Lee County’s population soared during this period. After reaching 23,404 residents in 1950, the population hit 54,539 in 1960 and 105,216 in 1970. This can be attributed to the Rosen brothers’ development of the area known as Cape Coral in the mid-1950s, when advertising in northern states began on a large scale. Planeloads of tourists were flown into the Cape to view it as prospective purchasers. Lehigh Acres was born in 1954 from what previously was an 18,000-acre ranch. Developers stamped out 150,000 building lots in the latest versions of the great Florida land boom. In the first year alone, 12,000 lots sold. The opening of the Sanibel Causeway in 1963 spurred barrier island development, while the completion of the Cape Coral Bridge in 1964 greatly facilitated traffic between the southern end of the Cape and the southern end of Fort Myers.

++++++++++++++++++++

#### Directions for this task:
Reproduce the Lee County passage verbatim between "Lee County’s population" and "of Fort Myers.", inclusive.

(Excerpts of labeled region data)

++++++++++++++++++++

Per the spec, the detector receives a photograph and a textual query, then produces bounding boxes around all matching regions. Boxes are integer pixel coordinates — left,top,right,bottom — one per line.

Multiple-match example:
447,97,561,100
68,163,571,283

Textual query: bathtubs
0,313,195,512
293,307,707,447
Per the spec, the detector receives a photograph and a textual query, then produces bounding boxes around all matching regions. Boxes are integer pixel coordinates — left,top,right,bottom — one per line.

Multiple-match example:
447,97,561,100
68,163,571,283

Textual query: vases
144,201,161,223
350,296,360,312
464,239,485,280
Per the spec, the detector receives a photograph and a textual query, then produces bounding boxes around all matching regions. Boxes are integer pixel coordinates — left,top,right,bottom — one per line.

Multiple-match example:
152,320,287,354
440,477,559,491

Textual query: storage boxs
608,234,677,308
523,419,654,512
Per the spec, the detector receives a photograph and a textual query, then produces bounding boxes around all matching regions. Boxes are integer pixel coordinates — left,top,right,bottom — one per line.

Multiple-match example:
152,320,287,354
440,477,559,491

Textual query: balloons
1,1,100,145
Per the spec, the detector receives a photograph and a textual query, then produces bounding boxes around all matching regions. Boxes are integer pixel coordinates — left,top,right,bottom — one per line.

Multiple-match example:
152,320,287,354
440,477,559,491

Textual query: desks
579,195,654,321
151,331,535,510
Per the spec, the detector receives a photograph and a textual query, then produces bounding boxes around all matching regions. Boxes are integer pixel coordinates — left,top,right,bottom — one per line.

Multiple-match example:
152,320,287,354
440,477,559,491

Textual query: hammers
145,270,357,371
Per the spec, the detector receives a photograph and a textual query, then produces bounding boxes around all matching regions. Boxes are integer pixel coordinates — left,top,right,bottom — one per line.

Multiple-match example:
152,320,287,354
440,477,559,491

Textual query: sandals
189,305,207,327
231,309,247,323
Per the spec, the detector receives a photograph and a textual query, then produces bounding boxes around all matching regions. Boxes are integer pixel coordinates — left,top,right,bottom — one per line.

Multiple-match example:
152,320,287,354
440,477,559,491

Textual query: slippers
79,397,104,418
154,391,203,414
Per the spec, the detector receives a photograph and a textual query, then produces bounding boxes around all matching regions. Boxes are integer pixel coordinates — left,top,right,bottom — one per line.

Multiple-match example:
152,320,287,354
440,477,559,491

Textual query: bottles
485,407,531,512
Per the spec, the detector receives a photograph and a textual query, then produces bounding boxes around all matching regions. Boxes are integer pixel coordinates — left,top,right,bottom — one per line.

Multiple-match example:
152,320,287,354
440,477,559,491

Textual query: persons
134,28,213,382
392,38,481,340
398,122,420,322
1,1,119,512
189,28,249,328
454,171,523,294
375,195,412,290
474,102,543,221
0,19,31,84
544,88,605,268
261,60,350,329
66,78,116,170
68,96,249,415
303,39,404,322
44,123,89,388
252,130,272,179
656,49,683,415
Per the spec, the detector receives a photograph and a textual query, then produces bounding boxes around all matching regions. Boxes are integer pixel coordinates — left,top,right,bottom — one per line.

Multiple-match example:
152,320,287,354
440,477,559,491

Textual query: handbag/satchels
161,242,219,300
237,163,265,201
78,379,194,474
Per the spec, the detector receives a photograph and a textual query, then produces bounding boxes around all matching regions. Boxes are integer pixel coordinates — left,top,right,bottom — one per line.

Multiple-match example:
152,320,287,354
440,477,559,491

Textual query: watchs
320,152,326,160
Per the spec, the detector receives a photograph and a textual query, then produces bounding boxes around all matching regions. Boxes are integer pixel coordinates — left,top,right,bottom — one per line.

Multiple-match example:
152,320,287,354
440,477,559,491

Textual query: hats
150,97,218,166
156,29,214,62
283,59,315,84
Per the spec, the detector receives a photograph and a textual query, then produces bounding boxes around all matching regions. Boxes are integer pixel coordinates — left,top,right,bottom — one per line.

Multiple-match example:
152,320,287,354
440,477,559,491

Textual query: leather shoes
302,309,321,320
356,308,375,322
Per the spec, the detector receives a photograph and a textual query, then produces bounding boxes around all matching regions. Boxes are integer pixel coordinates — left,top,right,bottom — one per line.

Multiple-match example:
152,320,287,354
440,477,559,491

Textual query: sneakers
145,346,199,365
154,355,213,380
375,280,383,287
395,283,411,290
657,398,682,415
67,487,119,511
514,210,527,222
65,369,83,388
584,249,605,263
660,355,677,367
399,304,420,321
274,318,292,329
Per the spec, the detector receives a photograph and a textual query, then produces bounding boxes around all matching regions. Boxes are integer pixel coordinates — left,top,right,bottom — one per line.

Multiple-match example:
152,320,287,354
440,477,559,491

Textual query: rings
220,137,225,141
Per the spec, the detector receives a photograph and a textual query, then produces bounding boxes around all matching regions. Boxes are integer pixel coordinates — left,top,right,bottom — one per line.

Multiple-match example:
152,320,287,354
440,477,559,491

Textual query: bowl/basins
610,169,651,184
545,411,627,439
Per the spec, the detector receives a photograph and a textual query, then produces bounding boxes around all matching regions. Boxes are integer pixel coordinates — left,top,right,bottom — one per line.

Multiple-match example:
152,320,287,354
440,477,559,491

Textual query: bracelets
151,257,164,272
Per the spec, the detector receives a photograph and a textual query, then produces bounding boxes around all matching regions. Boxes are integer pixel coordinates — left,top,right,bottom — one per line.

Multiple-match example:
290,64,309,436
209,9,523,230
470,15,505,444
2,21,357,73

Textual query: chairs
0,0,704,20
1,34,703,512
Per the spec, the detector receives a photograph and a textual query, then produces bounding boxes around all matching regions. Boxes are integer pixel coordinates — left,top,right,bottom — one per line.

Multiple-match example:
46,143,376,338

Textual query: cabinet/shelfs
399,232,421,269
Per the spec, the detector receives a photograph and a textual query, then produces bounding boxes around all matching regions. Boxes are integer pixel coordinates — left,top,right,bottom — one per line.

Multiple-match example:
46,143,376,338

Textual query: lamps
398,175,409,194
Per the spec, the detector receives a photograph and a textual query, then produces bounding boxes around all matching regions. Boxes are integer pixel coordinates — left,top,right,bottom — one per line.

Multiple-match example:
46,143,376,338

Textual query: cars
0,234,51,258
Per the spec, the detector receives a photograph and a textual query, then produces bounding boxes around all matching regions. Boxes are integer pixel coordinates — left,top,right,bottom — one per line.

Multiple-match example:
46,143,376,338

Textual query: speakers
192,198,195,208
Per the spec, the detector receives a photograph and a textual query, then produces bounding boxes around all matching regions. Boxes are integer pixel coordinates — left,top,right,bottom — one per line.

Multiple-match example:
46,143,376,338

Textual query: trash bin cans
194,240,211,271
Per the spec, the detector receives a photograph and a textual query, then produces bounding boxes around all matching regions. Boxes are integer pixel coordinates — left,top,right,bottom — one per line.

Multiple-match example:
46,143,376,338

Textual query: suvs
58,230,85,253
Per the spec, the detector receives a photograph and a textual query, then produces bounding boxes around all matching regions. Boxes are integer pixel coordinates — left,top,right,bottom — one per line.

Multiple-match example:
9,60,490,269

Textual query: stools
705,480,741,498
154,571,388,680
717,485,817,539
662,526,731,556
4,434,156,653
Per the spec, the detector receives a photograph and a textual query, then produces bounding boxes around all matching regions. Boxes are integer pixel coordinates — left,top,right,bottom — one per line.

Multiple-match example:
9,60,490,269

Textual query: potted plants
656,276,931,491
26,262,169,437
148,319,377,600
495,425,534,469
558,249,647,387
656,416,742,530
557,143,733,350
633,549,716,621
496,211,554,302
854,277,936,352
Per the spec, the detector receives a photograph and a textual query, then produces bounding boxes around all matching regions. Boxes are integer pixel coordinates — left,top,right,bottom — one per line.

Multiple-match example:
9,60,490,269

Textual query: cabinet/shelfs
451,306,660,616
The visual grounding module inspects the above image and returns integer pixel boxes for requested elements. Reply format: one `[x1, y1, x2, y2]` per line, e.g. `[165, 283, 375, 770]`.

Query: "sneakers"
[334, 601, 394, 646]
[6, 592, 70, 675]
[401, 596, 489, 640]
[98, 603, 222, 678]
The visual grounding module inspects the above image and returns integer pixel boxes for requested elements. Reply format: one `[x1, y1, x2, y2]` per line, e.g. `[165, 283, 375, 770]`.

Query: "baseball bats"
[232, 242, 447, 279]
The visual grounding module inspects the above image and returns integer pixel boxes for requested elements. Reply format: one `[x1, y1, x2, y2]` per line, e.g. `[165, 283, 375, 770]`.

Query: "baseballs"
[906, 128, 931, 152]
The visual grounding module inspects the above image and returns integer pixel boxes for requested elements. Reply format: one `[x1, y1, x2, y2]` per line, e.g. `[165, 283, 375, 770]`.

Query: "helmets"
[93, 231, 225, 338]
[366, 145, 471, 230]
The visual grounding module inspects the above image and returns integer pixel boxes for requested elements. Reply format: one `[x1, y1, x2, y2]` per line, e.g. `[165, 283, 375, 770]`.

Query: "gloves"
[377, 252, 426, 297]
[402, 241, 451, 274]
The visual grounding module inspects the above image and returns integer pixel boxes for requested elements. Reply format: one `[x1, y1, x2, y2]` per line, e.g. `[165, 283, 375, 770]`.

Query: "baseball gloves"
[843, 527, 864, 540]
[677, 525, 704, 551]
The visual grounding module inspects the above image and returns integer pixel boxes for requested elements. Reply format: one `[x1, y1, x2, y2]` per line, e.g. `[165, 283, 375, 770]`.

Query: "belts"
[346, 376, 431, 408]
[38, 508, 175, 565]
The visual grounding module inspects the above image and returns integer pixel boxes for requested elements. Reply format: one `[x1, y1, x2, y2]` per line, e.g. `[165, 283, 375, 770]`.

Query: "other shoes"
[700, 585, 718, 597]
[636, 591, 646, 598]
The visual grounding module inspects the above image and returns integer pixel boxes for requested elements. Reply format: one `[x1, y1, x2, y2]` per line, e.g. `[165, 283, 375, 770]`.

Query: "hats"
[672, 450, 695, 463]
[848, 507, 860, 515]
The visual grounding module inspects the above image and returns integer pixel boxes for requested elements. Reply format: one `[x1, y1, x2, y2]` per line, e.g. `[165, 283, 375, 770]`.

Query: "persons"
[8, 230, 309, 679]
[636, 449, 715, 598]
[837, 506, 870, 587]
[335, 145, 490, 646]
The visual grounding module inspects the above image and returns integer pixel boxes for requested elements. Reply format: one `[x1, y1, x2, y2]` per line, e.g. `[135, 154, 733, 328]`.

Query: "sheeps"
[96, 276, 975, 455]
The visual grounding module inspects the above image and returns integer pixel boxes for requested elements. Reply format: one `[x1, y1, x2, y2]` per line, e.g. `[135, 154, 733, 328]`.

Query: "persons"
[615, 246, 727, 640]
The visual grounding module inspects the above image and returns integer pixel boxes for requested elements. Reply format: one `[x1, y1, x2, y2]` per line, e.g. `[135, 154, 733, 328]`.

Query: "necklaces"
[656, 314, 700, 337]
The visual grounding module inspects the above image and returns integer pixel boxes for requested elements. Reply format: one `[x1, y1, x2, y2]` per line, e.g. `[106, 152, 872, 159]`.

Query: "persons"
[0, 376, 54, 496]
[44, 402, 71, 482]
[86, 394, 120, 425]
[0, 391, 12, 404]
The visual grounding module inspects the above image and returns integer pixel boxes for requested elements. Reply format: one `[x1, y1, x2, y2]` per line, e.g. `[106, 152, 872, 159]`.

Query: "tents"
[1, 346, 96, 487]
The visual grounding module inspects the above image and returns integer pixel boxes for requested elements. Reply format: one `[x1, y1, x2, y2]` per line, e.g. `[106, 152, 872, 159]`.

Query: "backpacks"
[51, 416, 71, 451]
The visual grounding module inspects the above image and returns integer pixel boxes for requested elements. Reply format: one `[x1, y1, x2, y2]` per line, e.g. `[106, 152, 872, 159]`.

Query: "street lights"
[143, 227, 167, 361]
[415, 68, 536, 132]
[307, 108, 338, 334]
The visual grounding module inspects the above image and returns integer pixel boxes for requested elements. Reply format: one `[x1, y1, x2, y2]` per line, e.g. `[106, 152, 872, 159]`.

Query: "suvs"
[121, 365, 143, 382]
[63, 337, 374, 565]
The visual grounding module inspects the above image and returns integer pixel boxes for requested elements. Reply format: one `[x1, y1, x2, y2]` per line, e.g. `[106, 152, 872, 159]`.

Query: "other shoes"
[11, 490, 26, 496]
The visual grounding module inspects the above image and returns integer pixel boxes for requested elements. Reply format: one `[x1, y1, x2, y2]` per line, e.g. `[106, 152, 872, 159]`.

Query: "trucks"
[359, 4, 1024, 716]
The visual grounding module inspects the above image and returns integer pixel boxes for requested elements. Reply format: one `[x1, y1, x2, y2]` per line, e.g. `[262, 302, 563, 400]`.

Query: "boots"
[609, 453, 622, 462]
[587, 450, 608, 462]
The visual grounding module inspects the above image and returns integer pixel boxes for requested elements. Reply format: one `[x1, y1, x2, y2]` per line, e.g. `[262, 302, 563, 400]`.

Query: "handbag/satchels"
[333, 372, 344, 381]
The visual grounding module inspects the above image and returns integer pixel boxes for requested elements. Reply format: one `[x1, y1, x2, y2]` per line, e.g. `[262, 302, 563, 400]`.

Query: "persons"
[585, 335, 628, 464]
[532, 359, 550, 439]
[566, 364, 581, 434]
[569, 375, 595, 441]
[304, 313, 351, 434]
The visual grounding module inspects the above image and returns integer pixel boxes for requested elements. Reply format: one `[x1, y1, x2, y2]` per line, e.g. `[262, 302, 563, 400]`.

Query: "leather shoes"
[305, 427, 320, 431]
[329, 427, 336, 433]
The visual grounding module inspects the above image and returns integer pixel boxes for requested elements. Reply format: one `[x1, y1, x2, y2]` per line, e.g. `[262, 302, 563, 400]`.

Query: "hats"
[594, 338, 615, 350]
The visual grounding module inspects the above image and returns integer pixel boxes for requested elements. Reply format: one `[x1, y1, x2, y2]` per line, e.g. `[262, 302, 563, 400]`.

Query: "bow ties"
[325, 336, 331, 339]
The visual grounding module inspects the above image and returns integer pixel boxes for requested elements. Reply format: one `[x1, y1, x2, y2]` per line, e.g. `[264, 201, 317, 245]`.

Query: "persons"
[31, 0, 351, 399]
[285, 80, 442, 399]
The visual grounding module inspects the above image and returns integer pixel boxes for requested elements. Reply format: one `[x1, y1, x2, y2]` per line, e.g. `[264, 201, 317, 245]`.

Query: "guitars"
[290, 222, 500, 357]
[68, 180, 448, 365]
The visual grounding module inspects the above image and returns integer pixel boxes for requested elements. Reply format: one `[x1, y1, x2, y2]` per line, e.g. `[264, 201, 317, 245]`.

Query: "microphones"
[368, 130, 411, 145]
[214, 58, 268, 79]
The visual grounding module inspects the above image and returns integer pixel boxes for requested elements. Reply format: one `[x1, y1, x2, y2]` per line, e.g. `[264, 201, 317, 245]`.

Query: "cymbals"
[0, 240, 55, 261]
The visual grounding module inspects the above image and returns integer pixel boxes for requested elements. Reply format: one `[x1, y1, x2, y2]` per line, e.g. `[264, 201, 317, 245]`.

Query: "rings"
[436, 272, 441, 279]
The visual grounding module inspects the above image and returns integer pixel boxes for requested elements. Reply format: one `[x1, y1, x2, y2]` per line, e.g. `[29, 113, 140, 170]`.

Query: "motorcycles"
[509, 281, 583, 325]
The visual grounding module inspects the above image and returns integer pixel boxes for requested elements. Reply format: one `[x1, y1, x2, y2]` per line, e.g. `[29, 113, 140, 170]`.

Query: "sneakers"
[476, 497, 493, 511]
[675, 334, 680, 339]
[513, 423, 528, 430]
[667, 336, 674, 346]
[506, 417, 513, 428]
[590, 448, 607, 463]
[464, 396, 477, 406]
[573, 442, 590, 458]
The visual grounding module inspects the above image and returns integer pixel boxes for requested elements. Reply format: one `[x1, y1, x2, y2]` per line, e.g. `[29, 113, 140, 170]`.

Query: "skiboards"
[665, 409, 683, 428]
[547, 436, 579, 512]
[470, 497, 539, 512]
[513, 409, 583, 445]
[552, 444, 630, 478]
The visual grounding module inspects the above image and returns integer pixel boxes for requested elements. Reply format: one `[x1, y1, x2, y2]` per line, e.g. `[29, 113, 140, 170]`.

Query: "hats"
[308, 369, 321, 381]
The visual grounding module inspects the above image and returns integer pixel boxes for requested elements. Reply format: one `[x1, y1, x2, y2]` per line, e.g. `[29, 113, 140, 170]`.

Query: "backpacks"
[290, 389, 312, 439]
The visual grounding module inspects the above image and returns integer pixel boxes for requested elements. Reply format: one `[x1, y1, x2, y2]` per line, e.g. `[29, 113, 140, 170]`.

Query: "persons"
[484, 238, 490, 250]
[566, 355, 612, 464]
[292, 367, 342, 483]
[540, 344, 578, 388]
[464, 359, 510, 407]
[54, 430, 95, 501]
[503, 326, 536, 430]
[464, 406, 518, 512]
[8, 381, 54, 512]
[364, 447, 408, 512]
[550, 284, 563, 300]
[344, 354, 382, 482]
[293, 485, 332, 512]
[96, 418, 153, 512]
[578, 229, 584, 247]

++++++++++++++++++++

#### Solution to the problem:
Lee County’s population soared during this period. After reaching 23,404 residents in 1950, the population hit 54,539 in 1960 and 105,216 in 1970. This can be attributed to the Rosen brothers’ development of the area known as Cape Coral in the mid-1950s, when advertising in northern states began on a large scale. Planeloads of tourists were flown into the Cape to view it as prospective purchasers. Lehigh Acres was born in 1954 from what previously was an 18,000-acre ranch. Developers stamped out 150,000 building lots in the latest versions of the great Florida land boom. In the first year alone, 12,000 lots sold. The opening of the Sanibel Causeway in 1963 spurred barrier island development, while the completion of the Cape Coral Bridge in 1964 greatly facilitated traffic between the southern end of the Cape and the southern end of Fort Myers.